Items listed in a dataset:
· · · ·
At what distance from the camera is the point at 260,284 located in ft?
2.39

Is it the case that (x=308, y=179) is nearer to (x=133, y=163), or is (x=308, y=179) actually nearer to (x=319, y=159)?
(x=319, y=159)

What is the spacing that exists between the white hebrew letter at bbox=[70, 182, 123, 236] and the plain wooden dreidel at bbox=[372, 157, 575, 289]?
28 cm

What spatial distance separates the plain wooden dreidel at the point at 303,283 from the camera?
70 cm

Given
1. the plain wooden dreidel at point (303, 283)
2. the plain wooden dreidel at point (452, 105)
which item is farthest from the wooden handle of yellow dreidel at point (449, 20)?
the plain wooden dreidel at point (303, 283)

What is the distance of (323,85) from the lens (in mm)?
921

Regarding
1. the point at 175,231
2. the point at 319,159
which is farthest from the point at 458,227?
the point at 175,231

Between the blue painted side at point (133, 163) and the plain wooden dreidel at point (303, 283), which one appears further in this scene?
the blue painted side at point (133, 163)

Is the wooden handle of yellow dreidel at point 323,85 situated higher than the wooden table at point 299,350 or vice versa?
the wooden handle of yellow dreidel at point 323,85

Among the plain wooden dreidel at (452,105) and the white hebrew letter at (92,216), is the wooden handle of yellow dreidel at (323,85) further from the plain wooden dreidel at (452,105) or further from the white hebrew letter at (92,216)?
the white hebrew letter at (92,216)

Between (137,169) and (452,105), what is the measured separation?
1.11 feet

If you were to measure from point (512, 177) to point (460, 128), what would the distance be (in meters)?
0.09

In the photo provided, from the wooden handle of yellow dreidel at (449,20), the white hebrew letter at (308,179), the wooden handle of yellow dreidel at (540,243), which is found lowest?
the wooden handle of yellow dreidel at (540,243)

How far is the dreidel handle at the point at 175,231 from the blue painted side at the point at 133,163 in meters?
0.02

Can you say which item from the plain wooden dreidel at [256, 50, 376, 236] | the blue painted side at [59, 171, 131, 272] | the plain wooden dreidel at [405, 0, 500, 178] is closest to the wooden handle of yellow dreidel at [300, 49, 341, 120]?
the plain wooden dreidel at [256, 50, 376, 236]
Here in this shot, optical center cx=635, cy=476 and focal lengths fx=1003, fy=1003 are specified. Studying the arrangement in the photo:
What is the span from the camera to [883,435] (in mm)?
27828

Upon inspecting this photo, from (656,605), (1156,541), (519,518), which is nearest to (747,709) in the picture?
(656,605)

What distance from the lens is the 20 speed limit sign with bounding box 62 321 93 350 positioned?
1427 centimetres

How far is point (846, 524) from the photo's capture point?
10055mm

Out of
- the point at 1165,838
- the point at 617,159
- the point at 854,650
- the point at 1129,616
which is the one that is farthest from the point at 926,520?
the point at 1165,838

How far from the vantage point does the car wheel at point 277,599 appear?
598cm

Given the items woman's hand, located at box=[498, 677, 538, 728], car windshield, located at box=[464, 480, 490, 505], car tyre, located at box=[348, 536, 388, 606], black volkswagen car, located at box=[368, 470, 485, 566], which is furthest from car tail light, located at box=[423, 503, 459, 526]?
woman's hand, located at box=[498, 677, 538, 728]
· · · ·
## Prompt
Format all of the data above as a numbered list, giving each line its own number and leaving out the blank lines.

## Worked answer
1. At what distance from the camera is the point at 260,284 located in ft?
2. 2.39
3. Is it the case that (x=308, y=179) is nearer to (x=133, y=163), or is (x=308, y=179) actually nearer to (x=319, y=159)?
4. (x=319, y=159)
5. What is the spacing that exists between the white hebrew letter at bbox=[70, 182, 123, 236] and the plain wooden dreidel at bbox=[372, 157, 575, 289]?
6. 28 cm
7. What spatial distance separates the plain wooden dreidel at the point at 303,283 from the camera?
8. 70 cm
9. Given
10. 1. the plain wooden dreidel at point (303, 283)
11. 2. the plain wooden dreidel at point (452, 105)
12. which item is farthest from the wooden handle of yellow dreidel at point (449, 20)?
13. the plain wooden dreidel at point (303, 283)
14. What is the distance of (323,85) from the lens (in mm)?
15. 921
16. Regarding
17. 1. the point at 175,231
18. 2. the point at 319,159
19. which is farthest from the point at 458,227?
20. the point at 175,231
21. Between the blue painted side at point (133, 163) and the plain wooden dreidel at point (303, 283), which one appears further in this scene?
22. the blue painted side at point (133, 163)
23. Is the wooden handle of yellow dreidel at point 323,85 situated higher than the wooden table at point 299,350 or vice versa?
24. the wooden handle of yellow dreidel at point 323,85
25. Among the plain wooden dreidel at (452,105) and the white hebrew letter at (92,216), is the wooden handle of yellow dreidel at (323,85) further from the plain wooden dreidel at (452,105) or further from the white hebrew letter at (92,216)?
26. the white hebrew letter at (92,216)
27. Between (137,169) and (452,105), what is the measured separation?
28. 1.11 feet
29. If you were to measure from point (512, 177) to point (460, 128), what would the distance be (in meters)?
30. 0.09
31. In the photo provided, from the wooden handle of yellow dreidel at (449,20), the white hebrew letter at (308,179), the wooden handle of yellow dreidel at (540,243), which is found lowest?
32. the wooden handle of yellow dreidel at (540,243)
33. How far is the dreidel handle at the point at 175,231 from the blue painted side at the point at 133,163 in meters?
34. 0.02
35. Can you say which item from the plain wooden dreidel at [256, 50, 376, 236] | the blue painted side at [59, 171, 131, 272] | the plain wooden dreidel at [405, 0, 500, 178] is closest to the wooden handle of yellow dreidel at [300, 49, 341, 120]?
36. the plain wooden dreidel at [256, 50, 376, 236]
37. Here in this shot, optical center cx=635, cy=476 and focal lengths fx=1003, fy=1003 are specified. Studying the arrangement in the photo:
38. What is the span from the camera to [883,435] (in mm)?
39. 27828
40. Upon inspecting this photo, from (656,605), (1156,541), (519,518), which is nearest to (747,709) in the picture?
41. (656,605)
42. What distance from the lens is the 20 speed limit sign with bounding box 62 321 93 350 positioned?
43. 1427 centimetres
44. How far is point (846, 524) from the photo's capture point?
45. 10055mm
46. Out of
47. - the point at 1165,838
48. - the point at 617,159
49. - the point at 854,650
50. - the point at 1129,616
51. which is the one that is farthest from the point at 926,520?
52. the point at 1165,838
53. How far from the vantage point does the car wheel at point 277,599 appear?
54. 598cm
55. Given the items woman's hand, located at box=[498, 677, 538, 728], car windshield, located at box=[464, 480, 490, 505], car tyre, located at box=[348, 536, 388, 606], black volkswagen car, located at box=[368, 470, 485, 566], which is furthest from car tail light, located at box=[423, 503, 459, 526]?
56. woman's hand, located at box=[498, 677, 538, 728]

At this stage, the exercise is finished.